PROMPT 1 → According to the Huntsville bungalow captions, who was the contractor for the 1919 house at 709 East Randolph Avenue?
PROMPT 2 → Echo the Huntsville bungalow captions word for word from "Fig.8. This pair" up to and including "unknown. Courtesy Lynn Jones.".
PROMPT 3 → Carry on the Huntsville bungalow captions from the point where they stop.

SOURCE TEXT →
··········
Fig. 5. In 1909, Huntsville architect Edgar Love designed this fine early bungalow at 531 Franklin Street. Notice the kick of the roof-ridge ends - a refinement found in at least one other Huntsville bungalow. The zigzag roof and bay window give this bungalow an informal and welcoming air. Courtesy Lynn Jones.

Fig.6 The 1914 house at 612 East Holmes Avenue could be termed a Swiss-style bungalow. It bears a strong family resemblance to many 17th and 18th century Swiss rural houses, with its use of fieldstone, natural wood shingles, and steep gabled roof The wide, low shed-roofed dormer is also found on old Swiss houses (Smith 52, 53). These Swiss forms, including the use of rough-cast stucco and false half-timber, are found on many bungalows, and it would be fair to say that old Swiss houses were a major influence on the bungalow style. Courtesy Lynn Jones.

Fig. 7. Huntsville has two examples of the Prairie Style. One of them is the 1919 house at 709 East Randolph Avenue - a bungalow substyle developed in the Chicago area. Not only that, but it is closely patterned after a house designed by the famous architect Frank Lloyd Wright, published in the April 1907 Ladies' Home Journal as "A Fireproof House for $5,000" (Brooks 123). There seems little doubt that this house was derived from Wright's design, the only significant difference being the large entry porch rather than Wright's trellis and terrace shown beside the entry. The contractor was J. Nathan Williams. Courtesy Lynn Jones.

Fig.8. This pair of small identical bungalows at 430 and 432 Locust Avenue were built in 1923. They were probably built from stock plans on speculation, as many houses were in the 1920s boom period. The front porches were likely enclosed later, for screened front porches are not common in this period. The builder of these houses is unknown. Courtesy Lynn Jones.
··········
RECORDS SUPPLIED →
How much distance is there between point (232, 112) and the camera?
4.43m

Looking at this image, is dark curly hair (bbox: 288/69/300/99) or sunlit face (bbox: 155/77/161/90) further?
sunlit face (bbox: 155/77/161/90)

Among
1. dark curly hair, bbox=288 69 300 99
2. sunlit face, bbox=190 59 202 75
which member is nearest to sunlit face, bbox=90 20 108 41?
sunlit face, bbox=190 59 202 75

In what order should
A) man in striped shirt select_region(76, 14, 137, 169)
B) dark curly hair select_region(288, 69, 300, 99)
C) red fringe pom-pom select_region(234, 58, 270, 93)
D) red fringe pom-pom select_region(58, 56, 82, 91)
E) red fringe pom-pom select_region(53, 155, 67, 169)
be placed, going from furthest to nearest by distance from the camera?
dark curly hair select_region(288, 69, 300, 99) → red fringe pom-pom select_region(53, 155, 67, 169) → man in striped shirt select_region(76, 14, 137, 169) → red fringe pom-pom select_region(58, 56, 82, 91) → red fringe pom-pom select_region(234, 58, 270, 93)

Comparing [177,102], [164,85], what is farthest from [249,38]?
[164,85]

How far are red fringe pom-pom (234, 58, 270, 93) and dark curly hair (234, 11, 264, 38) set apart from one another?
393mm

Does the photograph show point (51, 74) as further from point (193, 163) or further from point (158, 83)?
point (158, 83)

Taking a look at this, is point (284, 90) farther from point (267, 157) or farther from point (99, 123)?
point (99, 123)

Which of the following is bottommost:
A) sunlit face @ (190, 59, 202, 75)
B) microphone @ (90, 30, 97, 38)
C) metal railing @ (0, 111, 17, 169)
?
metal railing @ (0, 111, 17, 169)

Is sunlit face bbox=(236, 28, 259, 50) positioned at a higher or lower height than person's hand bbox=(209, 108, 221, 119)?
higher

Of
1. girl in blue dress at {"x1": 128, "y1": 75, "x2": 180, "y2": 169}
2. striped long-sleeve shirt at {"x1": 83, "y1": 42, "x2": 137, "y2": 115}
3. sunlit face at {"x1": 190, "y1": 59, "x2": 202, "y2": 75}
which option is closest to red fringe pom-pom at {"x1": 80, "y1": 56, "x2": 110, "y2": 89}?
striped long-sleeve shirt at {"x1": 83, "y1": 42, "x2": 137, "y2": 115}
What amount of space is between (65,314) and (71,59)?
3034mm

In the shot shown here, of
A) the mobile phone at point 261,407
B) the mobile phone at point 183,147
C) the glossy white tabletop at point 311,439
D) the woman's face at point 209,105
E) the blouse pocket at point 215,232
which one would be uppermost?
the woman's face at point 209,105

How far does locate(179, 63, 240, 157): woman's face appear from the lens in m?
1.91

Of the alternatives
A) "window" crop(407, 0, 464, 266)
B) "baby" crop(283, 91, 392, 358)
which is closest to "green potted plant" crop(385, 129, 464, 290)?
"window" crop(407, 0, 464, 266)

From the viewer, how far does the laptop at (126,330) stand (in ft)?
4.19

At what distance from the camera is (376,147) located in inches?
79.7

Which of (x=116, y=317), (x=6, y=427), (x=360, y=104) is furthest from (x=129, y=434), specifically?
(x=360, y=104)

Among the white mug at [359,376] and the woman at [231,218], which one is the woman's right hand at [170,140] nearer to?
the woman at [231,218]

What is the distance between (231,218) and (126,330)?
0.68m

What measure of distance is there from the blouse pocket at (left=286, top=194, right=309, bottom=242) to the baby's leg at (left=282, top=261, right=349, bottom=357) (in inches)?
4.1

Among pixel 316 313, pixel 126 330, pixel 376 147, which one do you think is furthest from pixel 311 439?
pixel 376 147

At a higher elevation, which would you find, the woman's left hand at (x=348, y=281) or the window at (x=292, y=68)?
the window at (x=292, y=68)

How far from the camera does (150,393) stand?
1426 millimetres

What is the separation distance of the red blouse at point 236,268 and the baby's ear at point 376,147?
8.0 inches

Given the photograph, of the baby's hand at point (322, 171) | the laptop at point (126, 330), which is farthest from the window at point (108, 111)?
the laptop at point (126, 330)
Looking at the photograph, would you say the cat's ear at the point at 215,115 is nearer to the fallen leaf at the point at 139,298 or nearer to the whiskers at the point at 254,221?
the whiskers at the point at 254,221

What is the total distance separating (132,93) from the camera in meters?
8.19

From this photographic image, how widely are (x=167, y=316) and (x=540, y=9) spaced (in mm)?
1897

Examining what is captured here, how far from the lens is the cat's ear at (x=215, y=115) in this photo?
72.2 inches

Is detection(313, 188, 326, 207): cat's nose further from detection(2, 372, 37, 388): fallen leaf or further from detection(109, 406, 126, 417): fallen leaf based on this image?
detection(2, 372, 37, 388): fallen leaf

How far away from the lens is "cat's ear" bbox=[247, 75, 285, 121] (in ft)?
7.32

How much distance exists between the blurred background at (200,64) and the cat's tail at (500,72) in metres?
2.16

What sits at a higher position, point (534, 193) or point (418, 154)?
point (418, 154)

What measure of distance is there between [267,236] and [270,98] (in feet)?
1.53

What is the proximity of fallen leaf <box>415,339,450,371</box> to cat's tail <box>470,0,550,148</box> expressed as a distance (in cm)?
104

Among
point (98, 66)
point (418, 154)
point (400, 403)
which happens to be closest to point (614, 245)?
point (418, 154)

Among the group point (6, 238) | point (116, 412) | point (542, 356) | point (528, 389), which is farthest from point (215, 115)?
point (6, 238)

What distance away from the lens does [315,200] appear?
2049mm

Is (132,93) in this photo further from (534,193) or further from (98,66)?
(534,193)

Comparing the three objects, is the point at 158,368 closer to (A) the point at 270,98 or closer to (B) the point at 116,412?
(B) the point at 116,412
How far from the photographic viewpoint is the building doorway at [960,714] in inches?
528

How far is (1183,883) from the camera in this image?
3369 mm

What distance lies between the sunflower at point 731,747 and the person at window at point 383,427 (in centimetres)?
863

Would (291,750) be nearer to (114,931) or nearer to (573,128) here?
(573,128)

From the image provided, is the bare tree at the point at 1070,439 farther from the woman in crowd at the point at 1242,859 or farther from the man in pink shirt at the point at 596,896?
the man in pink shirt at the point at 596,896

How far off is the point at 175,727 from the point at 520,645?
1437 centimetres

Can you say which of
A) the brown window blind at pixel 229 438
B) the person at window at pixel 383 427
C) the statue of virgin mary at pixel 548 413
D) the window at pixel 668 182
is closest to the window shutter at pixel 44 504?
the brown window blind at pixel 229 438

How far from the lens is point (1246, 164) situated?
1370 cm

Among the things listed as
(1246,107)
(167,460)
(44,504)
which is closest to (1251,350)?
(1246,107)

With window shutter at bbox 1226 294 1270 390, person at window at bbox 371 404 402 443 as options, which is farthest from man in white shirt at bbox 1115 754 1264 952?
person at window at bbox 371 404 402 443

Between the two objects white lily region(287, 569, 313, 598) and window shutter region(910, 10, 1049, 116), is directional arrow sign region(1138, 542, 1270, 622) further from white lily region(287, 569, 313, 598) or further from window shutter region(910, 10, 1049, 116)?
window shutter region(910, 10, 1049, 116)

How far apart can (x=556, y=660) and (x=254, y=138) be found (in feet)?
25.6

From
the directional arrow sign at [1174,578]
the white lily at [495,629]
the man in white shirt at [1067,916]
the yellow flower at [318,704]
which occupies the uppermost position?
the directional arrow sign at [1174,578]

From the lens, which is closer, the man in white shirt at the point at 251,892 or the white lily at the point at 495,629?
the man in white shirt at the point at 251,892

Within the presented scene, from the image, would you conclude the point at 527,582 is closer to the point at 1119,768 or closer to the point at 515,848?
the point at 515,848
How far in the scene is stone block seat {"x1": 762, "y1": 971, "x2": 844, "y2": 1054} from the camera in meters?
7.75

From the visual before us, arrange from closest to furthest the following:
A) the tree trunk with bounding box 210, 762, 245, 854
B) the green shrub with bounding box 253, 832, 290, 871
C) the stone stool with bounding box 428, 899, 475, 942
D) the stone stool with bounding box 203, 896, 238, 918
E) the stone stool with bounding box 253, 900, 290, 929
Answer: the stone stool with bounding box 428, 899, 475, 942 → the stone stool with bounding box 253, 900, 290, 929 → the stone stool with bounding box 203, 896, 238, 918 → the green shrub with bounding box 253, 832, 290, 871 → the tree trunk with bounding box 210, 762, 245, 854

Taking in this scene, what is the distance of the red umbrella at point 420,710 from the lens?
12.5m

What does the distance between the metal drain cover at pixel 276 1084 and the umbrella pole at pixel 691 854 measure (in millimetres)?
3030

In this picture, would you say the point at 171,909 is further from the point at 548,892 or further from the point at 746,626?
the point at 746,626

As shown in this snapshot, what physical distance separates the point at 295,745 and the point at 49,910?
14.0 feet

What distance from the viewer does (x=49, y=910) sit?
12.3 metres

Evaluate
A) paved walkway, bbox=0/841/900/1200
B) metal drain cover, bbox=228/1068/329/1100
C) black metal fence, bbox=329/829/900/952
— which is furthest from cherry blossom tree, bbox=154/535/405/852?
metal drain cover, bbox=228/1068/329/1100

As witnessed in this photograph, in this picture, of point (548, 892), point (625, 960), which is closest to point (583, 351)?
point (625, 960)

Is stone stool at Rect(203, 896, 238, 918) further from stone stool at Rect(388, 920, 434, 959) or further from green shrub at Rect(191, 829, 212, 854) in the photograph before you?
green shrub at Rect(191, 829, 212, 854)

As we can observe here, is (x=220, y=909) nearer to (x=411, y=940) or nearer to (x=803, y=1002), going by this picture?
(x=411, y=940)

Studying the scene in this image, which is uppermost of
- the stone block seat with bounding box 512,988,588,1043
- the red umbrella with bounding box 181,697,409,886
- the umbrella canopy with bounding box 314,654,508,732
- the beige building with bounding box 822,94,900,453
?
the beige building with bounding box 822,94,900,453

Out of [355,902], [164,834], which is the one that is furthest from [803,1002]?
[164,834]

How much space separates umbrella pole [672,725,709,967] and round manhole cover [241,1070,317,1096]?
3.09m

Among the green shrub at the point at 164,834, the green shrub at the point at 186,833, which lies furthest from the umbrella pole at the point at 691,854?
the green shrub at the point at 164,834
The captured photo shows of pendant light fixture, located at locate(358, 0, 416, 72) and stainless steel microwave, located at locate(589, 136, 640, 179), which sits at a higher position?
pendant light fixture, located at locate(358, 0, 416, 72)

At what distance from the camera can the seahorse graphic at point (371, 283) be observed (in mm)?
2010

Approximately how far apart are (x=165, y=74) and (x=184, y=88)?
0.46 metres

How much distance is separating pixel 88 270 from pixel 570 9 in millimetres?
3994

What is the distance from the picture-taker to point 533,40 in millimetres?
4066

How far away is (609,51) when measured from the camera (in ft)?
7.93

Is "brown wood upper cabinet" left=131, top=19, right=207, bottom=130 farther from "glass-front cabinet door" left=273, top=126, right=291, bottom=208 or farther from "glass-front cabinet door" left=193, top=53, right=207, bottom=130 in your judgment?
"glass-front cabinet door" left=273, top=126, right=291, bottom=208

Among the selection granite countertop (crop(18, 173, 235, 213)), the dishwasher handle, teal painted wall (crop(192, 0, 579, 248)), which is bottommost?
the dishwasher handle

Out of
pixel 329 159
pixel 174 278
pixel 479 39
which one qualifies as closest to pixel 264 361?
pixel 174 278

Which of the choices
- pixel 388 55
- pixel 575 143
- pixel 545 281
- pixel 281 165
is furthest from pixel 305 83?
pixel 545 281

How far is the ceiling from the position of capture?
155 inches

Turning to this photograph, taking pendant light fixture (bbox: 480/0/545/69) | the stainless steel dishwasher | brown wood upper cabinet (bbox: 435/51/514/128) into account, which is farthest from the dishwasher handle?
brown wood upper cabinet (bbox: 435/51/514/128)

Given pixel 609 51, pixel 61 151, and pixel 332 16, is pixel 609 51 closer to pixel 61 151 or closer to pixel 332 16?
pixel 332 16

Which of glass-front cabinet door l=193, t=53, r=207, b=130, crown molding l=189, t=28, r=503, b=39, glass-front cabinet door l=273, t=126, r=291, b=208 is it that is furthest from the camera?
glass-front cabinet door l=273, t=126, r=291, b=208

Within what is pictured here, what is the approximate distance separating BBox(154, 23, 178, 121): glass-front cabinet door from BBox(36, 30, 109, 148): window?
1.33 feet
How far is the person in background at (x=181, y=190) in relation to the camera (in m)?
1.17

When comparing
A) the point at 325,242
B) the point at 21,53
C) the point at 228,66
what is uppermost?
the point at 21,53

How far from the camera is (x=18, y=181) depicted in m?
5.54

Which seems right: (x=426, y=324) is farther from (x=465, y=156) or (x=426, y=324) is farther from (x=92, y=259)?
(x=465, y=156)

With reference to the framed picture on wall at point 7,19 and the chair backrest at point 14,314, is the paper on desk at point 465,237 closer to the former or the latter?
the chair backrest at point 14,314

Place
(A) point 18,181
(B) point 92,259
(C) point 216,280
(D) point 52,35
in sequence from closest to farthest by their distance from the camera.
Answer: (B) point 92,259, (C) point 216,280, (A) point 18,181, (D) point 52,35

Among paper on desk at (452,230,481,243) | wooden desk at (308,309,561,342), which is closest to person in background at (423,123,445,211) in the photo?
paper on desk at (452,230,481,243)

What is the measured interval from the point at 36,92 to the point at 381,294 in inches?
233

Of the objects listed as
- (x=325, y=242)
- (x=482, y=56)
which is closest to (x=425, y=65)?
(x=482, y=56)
··········
EXERCISE RESPONSE 1 → J. Nathan Williams

EXERCISE RESPONSE 2 →
Fig.8. This pair of small identical bungalows at 430 and 432 Locust Avenue were built in 1923. They were probably built from stock plans on speculation, as many houses were in the 1920s boom period. The front porches were likely enclosed later, for screened front porches are not common in this period. The builder of these houses is unknown. Courtesy Lynn Jones.

EXERCISE RESPONSE 3 →
Fig. 9. The Swiss influence was strong in many bungalows. The 1922 bungalow at 418 Locust Avenue exhibits the Swiss influence (long, low swooping roof, large dormer, stucco, false half-timber), but not in a literal manner (Smith 52,53). Notice the missing porch columns - a deliberate design feature. It would be an error to replace them. This house was built by Fisk & Hopper, contractors. Its design probably came from a bungalow book of stock plans. Courtesy Lynn Jones.

Fig. 10. These mill-worker's rental houses on north Meridian Street were probably built in the early 1920s by Lincoln Mills. While small and modest, the houses display the bungalow characteristics of wide, low eaves with exposed rafter-ends, wide front porch and rough-cast stuccoed walls. In its squarish hip-roofed form, these bungalows are actually closer to the original Bengali bangala than most of the more elaborate Swiss-influenced versions. Courtesy Lynn Jones.

Fig. 11. The pair of nearly-identical stuccoed houses found at 136 and 138 Walker Avenue represent the Spanish Colonial Revival style, rare in Huntsville but very common in some other cities. The houses were built in 1929 by Harold Riggins. The ceramic pan-tile roofs are probably the 56-year-old originals. These small houses are unusually good examples of their style. Courtesy Lynn Jones.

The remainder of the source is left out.